Working within the Basic Fraenkel (permutation) model. As defined in Jech's axiom of choice.
Let $A$ be the set of atoms.
I want to show that any function $f: \omega \rightarrow P(A)$ has finite range. But honestly I am really stuck, any help or insights is well appreciated.
Cheers
On
Here is an indirect way, which might not reveal much on the Fraenkel model itself, but it is more informative in other ways.
Theorem 1. (Kuratowski) There is a surjection from $X$ onto $\omega$ if and only if there is an injection from $\omega$ into $\mathcal P(X)$.
This one has a bit of a difficult proof, so I will skip it here.
Recall that a set $A$ is amorphous if it cannot be written as a disjoint union of two infinite sets.
Theorem 2. If $A$ is amorphous, then any function from $A$ into a set which can be well-ordered has a finite range.
Proof. Suppose not, then by the basic properties of well-ordered sets we may assume that the function is onto $\omega$. Now take the pre-image of the odd integers and the even integers, and these must be two disjoint infinite subsets.
Remark. We can extend the proof to "linearly ordered", but conceptually it is easier to prove it about well-ordered sets, and it is enough for our case.
Theorem 3. In the basic Fraenkel model the set of atoms is amorphous.
Proof. If $B\subseteq A$ is an infinite set, let $E$ be a finite set such that whenever $\pi\colon A\to A$ is a permutation satisfying $\pi\restriction E=\operatorname{id}$, $\pi(B)=B$.

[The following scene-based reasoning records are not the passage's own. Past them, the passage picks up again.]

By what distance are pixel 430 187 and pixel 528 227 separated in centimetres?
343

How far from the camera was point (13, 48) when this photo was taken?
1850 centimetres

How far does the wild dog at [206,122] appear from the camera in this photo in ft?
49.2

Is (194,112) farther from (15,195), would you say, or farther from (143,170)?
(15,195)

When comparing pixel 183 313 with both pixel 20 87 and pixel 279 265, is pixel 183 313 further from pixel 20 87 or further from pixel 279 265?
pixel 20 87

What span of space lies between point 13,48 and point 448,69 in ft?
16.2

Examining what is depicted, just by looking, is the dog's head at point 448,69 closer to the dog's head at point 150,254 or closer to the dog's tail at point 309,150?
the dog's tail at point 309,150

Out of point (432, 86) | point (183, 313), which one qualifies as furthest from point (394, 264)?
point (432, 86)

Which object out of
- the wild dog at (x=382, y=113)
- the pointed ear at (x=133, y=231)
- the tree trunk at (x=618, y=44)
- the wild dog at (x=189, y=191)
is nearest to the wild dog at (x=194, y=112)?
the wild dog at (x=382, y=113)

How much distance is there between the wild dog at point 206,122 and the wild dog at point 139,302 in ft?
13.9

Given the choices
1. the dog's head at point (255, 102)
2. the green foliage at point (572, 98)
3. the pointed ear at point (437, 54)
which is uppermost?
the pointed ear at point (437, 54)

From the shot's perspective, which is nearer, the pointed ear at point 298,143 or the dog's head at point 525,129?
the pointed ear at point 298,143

If $a\in A\setminus B$, but $a\notin E$, then we may take any $b\in B\setminus E$ and consider the $2$-cycle, $\pi=(a\ b)$. Easily, $\pi\restriction E=\operatorname{id}$ and $p(B)\neq B$. Therefore $A\setminus B\subseteq E$, and thus finite.
Corollary. There is no injection from $\omega$ into $\mathcal P(A)$ in Fraenkel's basic model, where $A$ is the set of atoms.

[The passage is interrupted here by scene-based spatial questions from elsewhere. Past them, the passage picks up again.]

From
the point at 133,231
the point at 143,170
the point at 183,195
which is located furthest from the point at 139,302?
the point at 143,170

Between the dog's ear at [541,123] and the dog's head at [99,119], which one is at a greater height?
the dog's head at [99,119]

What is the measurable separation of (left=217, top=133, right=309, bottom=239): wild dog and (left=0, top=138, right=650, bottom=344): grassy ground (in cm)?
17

Proof. There is no surjection from $A$, the set of atoms, in Fraenkel's model onto $\omega$, and therefore no injection from $\omega$ into $\mathcal P(A)$.

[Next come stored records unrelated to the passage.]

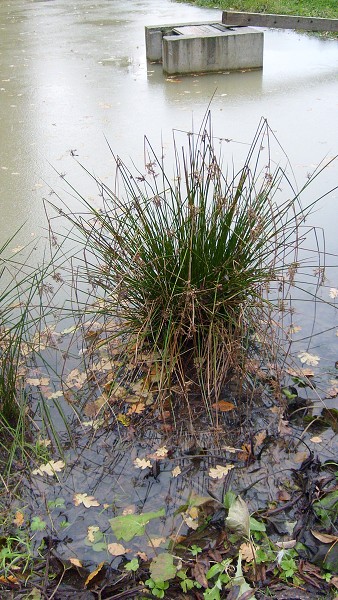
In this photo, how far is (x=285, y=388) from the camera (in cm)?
253

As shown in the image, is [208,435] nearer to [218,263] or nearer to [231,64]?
[218,263]

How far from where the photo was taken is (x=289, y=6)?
1096 cm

The same way you show, e.g. that there is no injective function $\omega\to A.$ Assume $f:\omega\to P(A)$ has infinite range, and let $E$ be an arbitrary finite subset of $A.$ Since the range is infinite, you can find two atoms $a_1,a_2$ such that $a_1,a_2\notin E$ and there is an $n\in\omega$ such that $a_1\in f(n)$ but $a_2\notin f(n).$ So the permutation that swaps $a_1$ and $a_2$ fixes $E$ but does not fix $f.$ Thus $E$ is not a support for $f,$ and since $E$ was arbitrary, $f$ is not symmetric.